************
'Malam ku sepi tak adanya kamu, malam ku begitu ramai akan harapan juga doa tentangmu. Hilir mudik angin menjadi saksi saat mata ini memandang langit yang mengukir indah senyum di wajahmu. Tetaplah tersenyum, meski aku tak dapat melihatnya.'
#Kanaya Setya Ningrum
**********
Termenung kelima jari-jari setelah mengukir beberapa kalimat di atas kertas putih. Tertuang beberapa kalimat yang mewakili ungkapan hati yang di landa kerinduan dengan di wakili tinta hitam pekat dari pena berwarna hitam.
Terduduk di kursi tua yang alasnya juga sudah rusak dan kayunya juga sudah usang. Menghadap pekarangan malam melewati kaca yang sudah retak yang sewaktu-waktu bisa hancur kapan saja. Mungkin bisa disebut seperti itu, karena di luar sana dapat dilihat bentangan langit yang memancarkan sinar berupa bintang-bintang.

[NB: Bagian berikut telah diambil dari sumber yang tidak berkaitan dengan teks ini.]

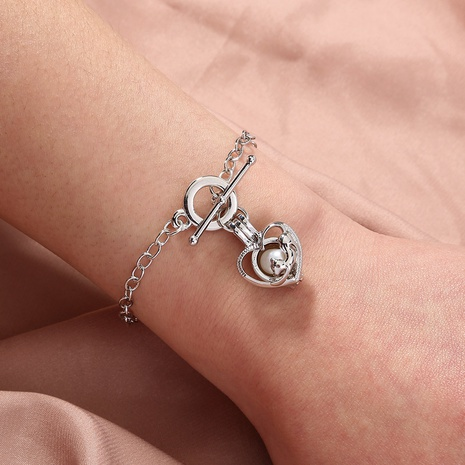 pearl peach heart cage bracelet  NHAN303679's discount tags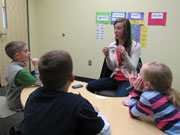 Early Childhood Education, a teacher working on word games with children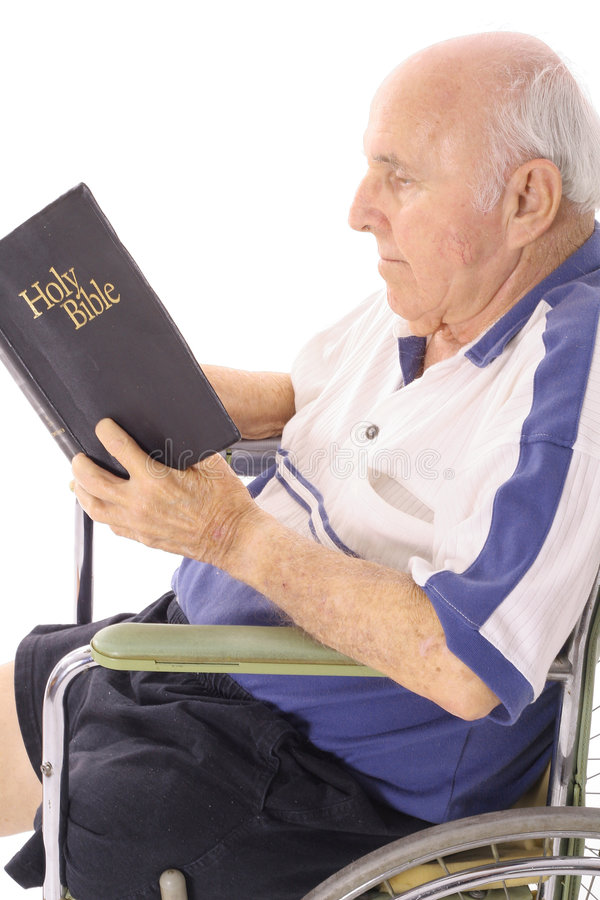 Handicap elderly man daily devotion. Isolated on white royalty free stock photos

Di antara gemerlap bintang di atas sana terdapat sebuah pancaran yang seolah mengukir sebuah wajah dari seorang yang di rindukan. Wajahnya tersenyum penuh cinta, terpatri dalam buih-buih ingatan yang sengaja ingin di genggam tak ingin di lepaskan.
Wajahnya juga senyumannya sungguh membuat Kanaya bisa menarik senyum tanpa kesadaran. Tapi kebahagiaan ini selalu saja di goyangkan oleh tiupan angin nakal yang membawa sebuah awan yang menutupi keindahan.

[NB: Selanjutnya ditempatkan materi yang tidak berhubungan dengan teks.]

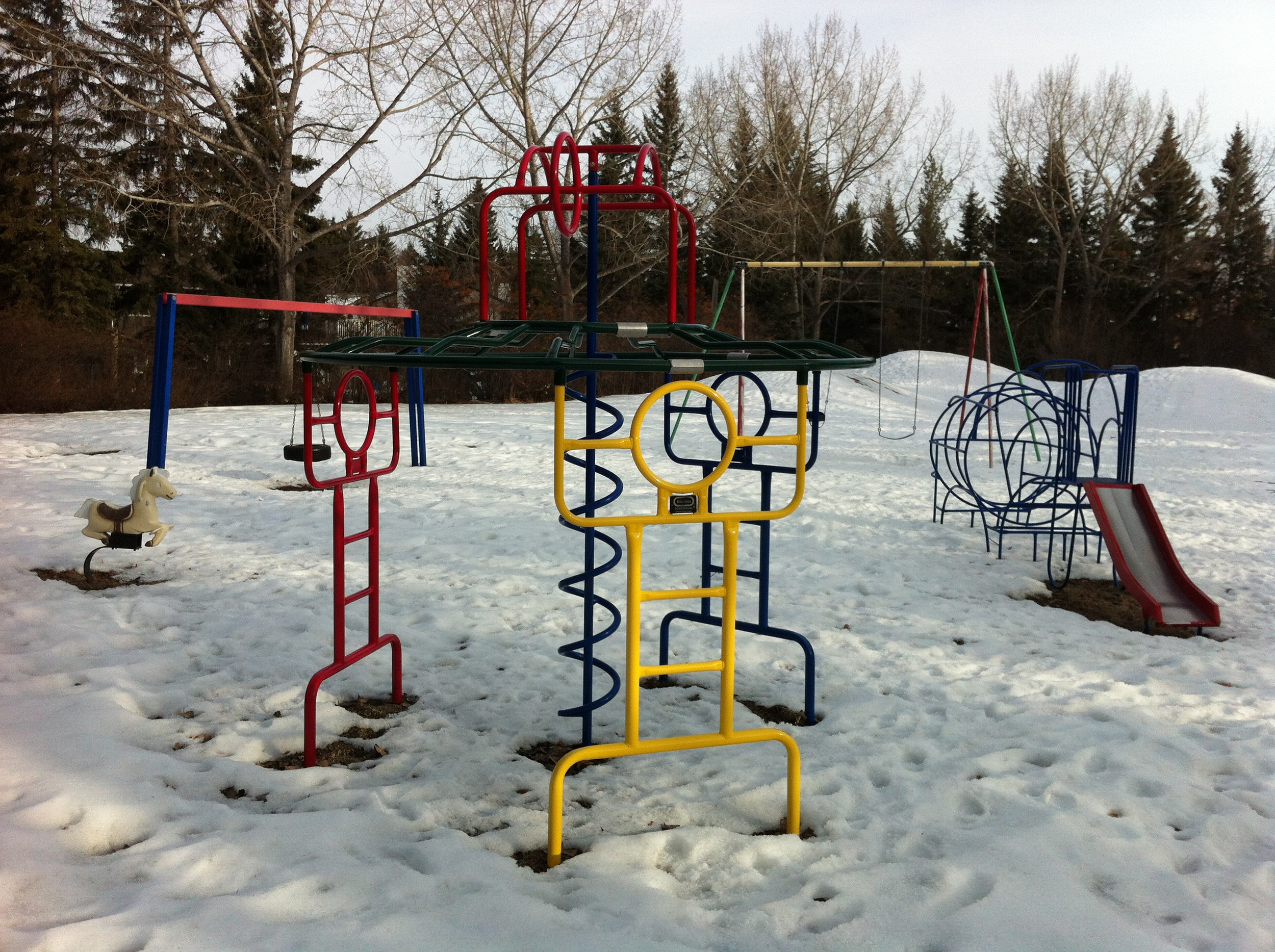 Lakeview's hidden playground with simple retro playground equipment - rocking horse and small metal slide.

"Apa kabar akang di sana? Akang sehat-sehat saja, Kan?" Mata terus menelisik kaca menerawang jauh langit yang perlahan mulai tertutup.
"Malam ini hembusan angin terasa berbeda dari kemarin. Apakah akang menitipkan sesuatu kepadanya? Ataukah hanya sekedar senyum yang akang kirimkan?"
"Hati terasa terketuk, mungkinkah akang memanggilku. Atau mungkin akang merindukan ku?"
Hati yang sudah terpaut kerinduan yang besar membuat Kanaya berpikir hal demikian. Padahal apa yang dia katakan memang hal yang sebenarnya, Kekasih hatinya sangat merindukannya dan berkali-kali mengulas senyum saat mengingatnya.
Bait-bait harapan kembali tertulis di lembar kertas dari buku diary berwarna kuning. Sesekali tangan berhenti bergerak kala ingatan kembali merajut harap akan sebuah keinginan yang muncul dalam hatinya.
Memang tak pernah ada ungkapan cinta, tapi cinta sejati sudah melekat di hati keduanya. Saling rasa, saling tawa, juga kadang saling menangis karena apa yang di alami satu sama lain meski mata tak saling bersi tatap.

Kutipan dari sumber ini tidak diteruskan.